Southern Copper’s frustration must be mounting as the company’s Tia Maria mine, located in the Arequipa region, receives yet another delay to its development. The US$1.4bn project has been labelled by Pedro Francke, Economy and Finance Minister for Peru, as “socially and politically” unviable as he notes the repeated production disruptions the project has experienced.
“Tía María has already gone through three or four waves of community and governmental attempts of repression and death,” he told the media, not holding back with his words. “I don’t think it’s appropriate to try again if you’ve already crashed into a wall of social resistance once, twice, three times... “
Peru mine proposal shunned by the government
The Tía María project has previously been flagged by Peru’s president Pedro Castillo and the Minister of Energy and Mines Ivan Merino as unfeasible, despite the administration’s persistence in exploring more of the country’s mineralisation.

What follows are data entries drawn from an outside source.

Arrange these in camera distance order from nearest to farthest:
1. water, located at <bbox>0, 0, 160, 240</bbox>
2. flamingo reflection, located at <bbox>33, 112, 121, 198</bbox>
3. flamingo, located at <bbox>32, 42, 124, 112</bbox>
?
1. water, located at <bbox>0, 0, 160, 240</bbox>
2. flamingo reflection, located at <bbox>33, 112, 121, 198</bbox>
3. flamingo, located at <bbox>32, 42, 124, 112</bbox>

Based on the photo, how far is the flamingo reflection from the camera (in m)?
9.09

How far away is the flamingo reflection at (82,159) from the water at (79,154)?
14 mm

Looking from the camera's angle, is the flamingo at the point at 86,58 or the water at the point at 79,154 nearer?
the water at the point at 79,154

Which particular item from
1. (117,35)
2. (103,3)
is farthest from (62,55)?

And as one of the world’s largest copper producers, Peru’s potential is tantalising for miners and the government when considering the economic boost lying just beneath the surface. But it seems that Southern Copper’s project is being shunned, having few supporters left to back its development.

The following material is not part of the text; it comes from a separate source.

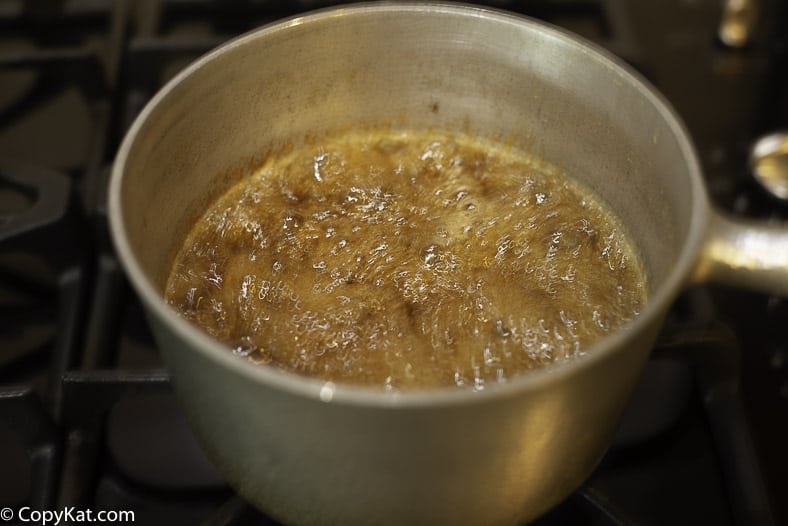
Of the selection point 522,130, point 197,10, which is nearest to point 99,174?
point 197,10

Both 2011 and 2015 saw delays to Tía María’s construction as a result of aggressive demonstrations made by locals against the mine’s establishment. Concerns soon spread about the project’s potentially harmful side effects on the surrounding environment, causing widespread opposition before the mine had even begun development.

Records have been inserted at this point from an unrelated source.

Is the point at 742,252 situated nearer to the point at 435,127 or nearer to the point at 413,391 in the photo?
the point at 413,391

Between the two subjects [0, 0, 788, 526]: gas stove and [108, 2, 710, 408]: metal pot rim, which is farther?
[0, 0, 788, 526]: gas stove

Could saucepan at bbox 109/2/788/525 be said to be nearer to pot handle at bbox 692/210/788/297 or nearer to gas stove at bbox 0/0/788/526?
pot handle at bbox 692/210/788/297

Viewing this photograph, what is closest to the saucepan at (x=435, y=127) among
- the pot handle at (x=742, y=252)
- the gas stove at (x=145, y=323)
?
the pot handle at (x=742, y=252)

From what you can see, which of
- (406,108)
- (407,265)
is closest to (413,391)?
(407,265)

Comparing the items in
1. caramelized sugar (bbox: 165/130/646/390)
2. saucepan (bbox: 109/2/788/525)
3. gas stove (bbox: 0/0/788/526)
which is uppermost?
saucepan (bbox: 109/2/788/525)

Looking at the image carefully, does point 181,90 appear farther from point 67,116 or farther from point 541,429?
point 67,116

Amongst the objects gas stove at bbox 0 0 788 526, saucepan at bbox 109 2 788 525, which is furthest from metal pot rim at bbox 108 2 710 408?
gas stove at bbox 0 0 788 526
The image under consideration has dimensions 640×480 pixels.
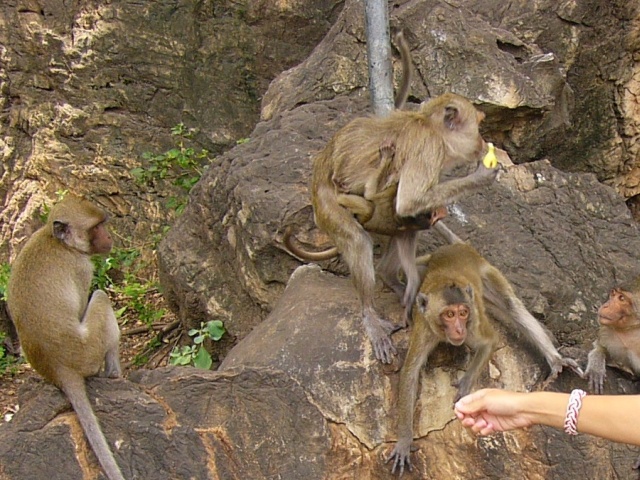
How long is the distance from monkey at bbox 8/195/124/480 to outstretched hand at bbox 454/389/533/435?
182 cm

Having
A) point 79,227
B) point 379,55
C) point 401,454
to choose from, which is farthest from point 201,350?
point 379,55

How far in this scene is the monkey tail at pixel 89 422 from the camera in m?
4.20

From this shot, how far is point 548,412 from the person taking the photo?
10.3ft

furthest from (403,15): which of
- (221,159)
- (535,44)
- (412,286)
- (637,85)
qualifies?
(412,286)

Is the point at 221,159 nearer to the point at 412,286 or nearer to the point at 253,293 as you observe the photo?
the point at 253,293

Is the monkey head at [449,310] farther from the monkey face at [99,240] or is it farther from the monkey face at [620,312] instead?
the monkey face at [99,240]

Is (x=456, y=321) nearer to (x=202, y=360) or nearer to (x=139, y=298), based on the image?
(x=202, y=360)

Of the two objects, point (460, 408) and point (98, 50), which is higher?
point (98, 50)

Increased opposition caused by sustainability concerns flattens project potential
Additional protests also resulted after the previous Peruvian government gave the project the go-ahead in 2019, rousing a second wave of demonstrations, this time with more support.
Southern Copper is continuing to push for the project’s progression, unwilling to give up despite the growing opposition. Yet Tía María, with all its controversy attached, is looking increasingly unlikely to get any further than the stage it’s sitting at now, especially considering Peru’s temperamental relationship with mining operations in the more rural communities.
Tía María is predicted to generate approximately 120,000 tonnes of copper over the course of 20 years, creating around 9,000 valuable job opportunities. However, with the scale of opposition and queries rising over its sustainability, added to the lack of government support, the project looks stationary for the time being.